-- Dati di partenza --
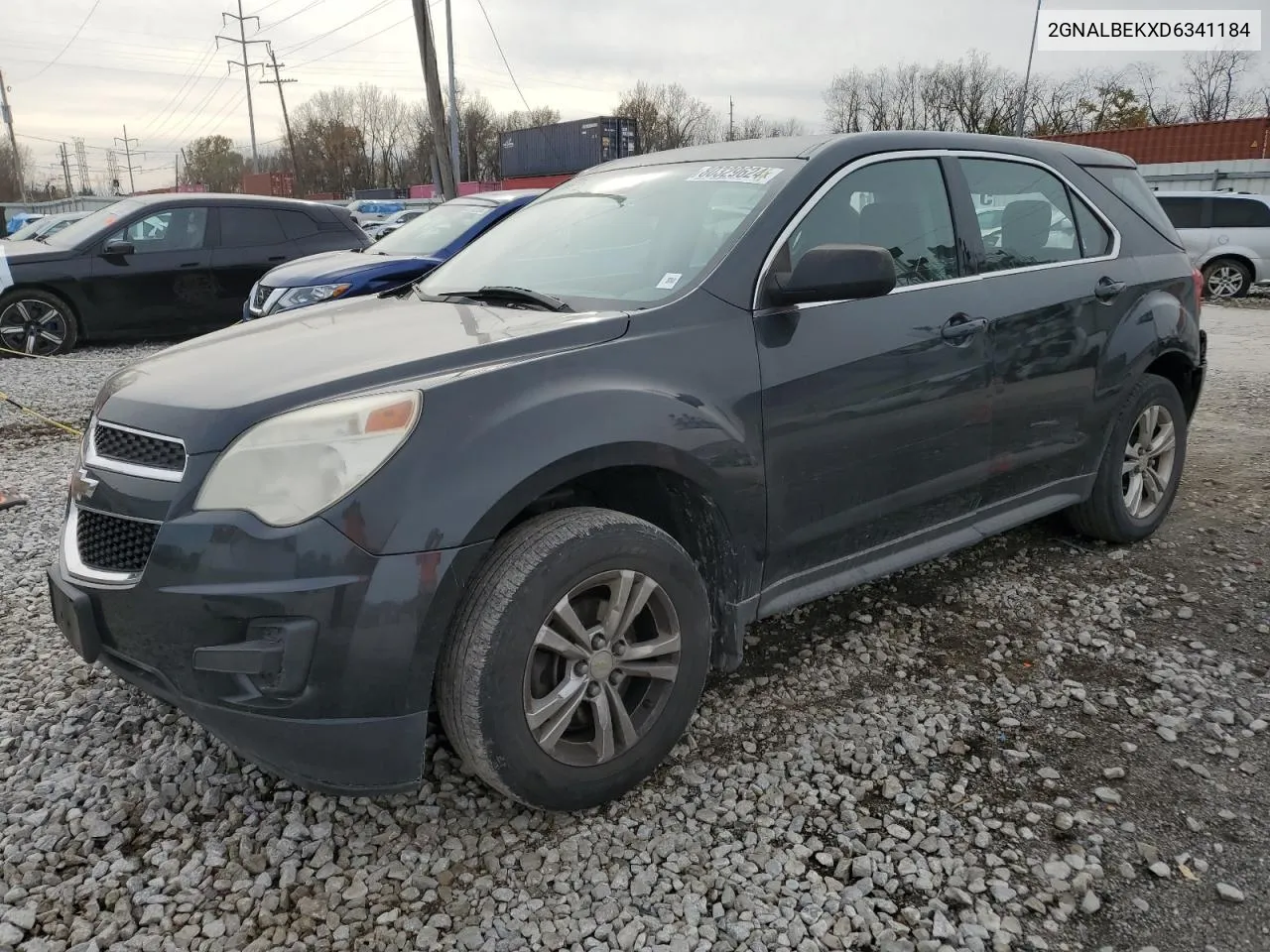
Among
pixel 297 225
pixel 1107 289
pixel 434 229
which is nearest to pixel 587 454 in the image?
pixel 1107 289

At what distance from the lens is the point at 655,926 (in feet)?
6.98

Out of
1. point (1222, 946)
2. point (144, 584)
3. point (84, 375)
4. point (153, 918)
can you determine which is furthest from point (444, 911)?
point (84, 375)

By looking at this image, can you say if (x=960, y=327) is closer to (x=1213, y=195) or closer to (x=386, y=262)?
(x=386, y=262)

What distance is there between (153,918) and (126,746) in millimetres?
812

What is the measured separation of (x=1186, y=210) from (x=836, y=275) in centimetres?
1515

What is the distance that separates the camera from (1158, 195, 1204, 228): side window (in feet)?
48.6

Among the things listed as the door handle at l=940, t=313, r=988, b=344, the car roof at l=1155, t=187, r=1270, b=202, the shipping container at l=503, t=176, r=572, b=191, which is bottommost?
the door handle at l=940, t=313, r=988, b=344

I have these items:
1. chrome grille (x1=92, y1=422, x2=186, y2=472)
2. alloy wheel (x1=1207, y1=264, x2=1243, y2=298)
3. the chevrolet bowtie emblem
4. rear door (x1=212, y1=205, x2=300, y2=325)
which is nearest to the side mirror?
chrome grille (x1=92, y1=422, x2=186, y2=472)

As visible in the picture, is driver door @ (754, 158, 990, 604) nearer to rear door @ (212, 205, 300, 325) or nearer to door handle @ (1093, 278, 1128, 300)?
door handle @ (1093, 278, 1128, 300)

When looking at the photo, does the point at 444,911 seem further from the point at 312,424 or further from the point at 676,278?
the point at 676,278

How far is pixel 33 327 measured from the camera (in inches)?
373

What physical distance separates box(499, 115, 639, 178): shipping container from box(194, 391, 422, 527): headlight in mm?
47231

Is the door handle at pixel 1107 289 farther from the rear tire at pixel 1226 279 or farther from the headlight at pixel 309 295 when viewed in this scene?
the rear tire at pixel 1226 279

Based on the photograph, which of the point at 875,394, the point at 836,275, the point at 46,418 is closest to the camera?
the point at 836,275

-- Esercizio --
Riporta sotto forma di tabella Markdown, con le colonne "Numero" e "Riga", le righe delle voci: parti dalla riga che contiene "What is the distance" e fermati alla fine delle voci, estremi inclusi, saltando le righe vuote.

-- Risultato --
| Numero | Riga |
|---|---|
| 1 | What is the distance that separates the camera from (1158, 195, 1204, 228): side window (in feet)? |
| 2 | 48.6 |
| 3 | Among the things listed as the door handle at l=940, t=313, r=988, b=344, the car roof at l=1155, t=187, r=1270, b=202, the shipping container at l=503, t=176, r=572, b=191, which is bottommost? |
| 4 | the door handle at l=940, t=313, r=988, b=344 |
| 5 | I have these items: |
| 6 | 1. chrome grille (x1=92, y1=422, x2=186, y2=472) |
| 7 | 2. alloy wheel (x1=1207, y1=264, x2=1243, y2=298) |
| 8 | 3. the chevrolet bowtie emblem |
| 9 | 4. rear door (x1=212, y1=205, x2=300, y2=325) |
| 10 | which is nearest to the side mirror? |
| 11 | chrome grille (x1=92, y1=422, x2=186, y2=472) |
| 12 | As visible in the picture, is driver door @ (754, 158, 990, 604) nearer to rear door @ (212, 205, 300, 325) or nearer to door handle @ (1093, 278, 1128, 300)? |
| 13 | door handle @ (1093, 278, 1128, 300) |
| 14 | When looking at the photo, does the point at 444,911 seem further from the point at 312,424 or further from the point at 676,278? |
| 15 | the point at 676,278 |
| 16 | How far is pixel 33 327 measured from the camera (in inches)? |
| 17 | 373 |
| 18 | What physical distance separates box(499, 115, 639, 178): shipping container from box(194, 391, 422, 527): headlight in mm? |
| 19 | 47231 |
| 20 | Is the door handle at pixel 1107 289 farther from the rear tire at pixel 1226 279 or farther from the headlight at pixel 309 295 when viewed in this scene? |
| 21 | the rear tire at pixel 1226 279 |
| 22 | Based on the photograph, which of the point at 875,394, the point at 836,275, the point at 46,418 is closest to the camera? |
| 23 | the point at 836,275 |